→ **DATASET ENTRIES**

====

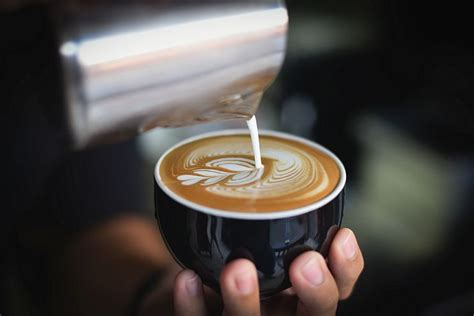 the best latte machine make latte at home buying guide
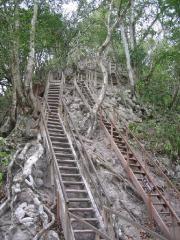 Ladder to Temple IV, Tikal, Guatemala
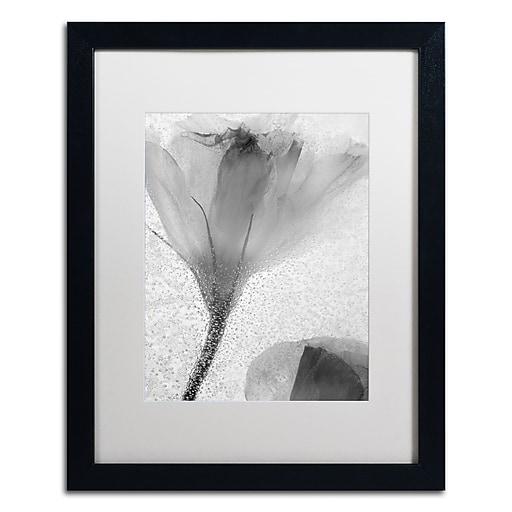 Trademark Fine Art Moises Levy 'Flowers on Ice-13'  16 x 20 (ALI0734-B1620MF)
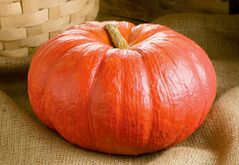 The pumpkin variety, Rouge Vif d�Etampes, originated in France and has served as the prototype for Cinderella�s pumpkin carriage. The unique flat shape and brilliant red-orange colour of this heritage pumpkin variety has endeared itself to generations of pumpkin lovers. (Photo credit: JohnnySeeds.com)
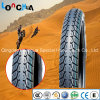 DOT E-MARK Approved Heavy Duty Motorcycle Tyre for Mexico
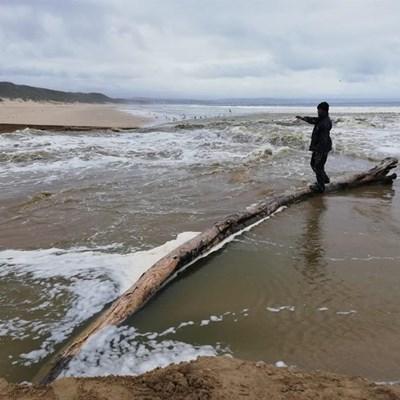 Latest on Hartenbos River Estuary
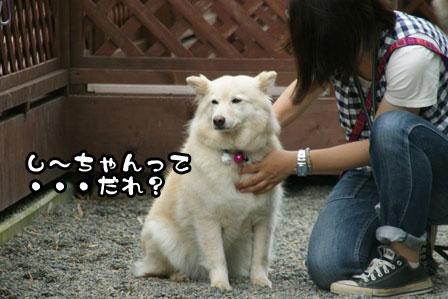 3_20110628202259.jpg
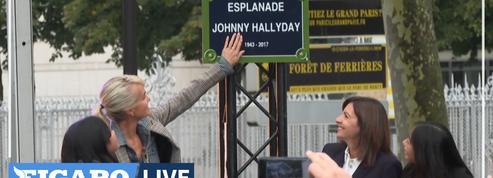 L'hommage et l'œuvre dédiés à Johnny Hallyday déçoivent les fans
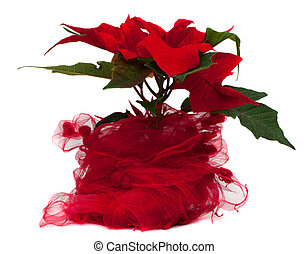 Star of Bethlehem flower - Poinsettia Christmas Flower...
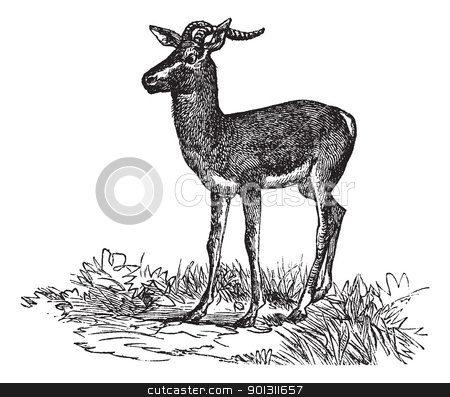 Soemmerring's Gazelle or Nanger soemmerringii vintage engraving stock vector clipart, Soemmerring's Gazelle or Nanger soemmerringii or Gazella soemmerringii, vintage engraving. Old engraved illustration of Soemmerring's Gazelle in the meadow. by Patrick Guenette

====

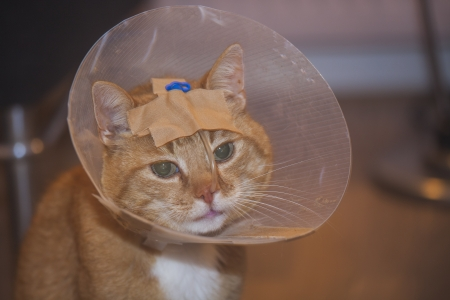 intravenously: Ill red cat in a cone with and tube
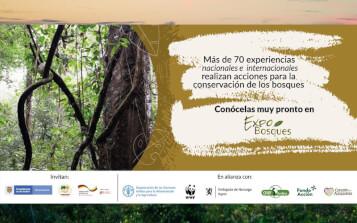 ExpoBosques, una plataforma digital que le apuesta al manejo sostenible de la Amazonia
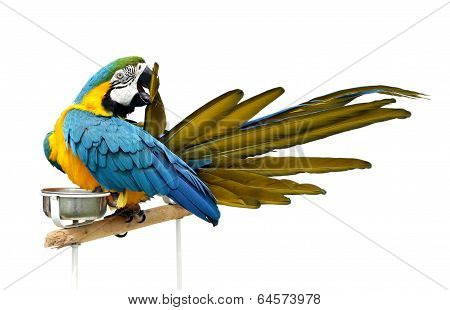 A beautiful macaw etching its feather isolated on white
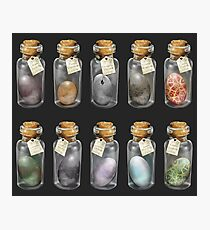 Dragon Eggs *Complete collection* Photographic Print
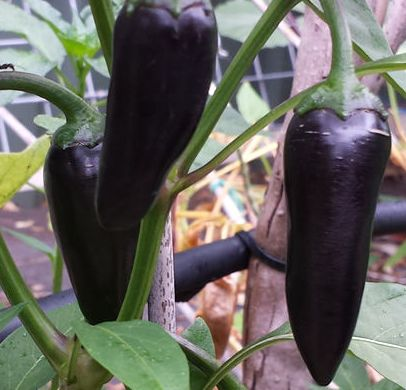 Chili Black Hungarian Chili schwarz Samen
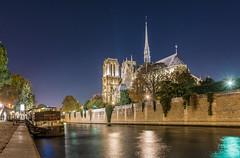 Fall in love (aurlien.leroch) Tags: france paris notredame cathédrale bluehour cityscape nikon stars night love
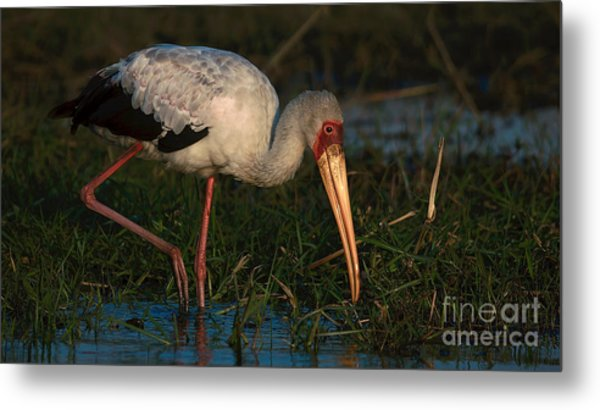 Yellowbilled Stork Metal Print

====

→ **EXERCISE DIRECTIONS**
The answer is those lines of the material above that run from the one containing "intravenously: Ill red" up to and including the one containing "Yellowbilled Stork Metal Print", restated exactly and without images.

→ **EXPECTED ANSWER**
 intravenously: Ill red cat in a cone with and tube
 ExpoBosques, una plataforma digital que le apuesta al manejo sostenible de la Amazonia
 A beautiful macaw etching its feather isolated on white
 Dragon Eggs *Complete collection* Photographic Print
 Chili Black Hungarian Chili schwarz Samen
 Fall in love (aurlien.leroch) Tags: france paris notredame cathédrale bluehour cityscape nikon stars night love
 Yellowbilled Stork Metal Print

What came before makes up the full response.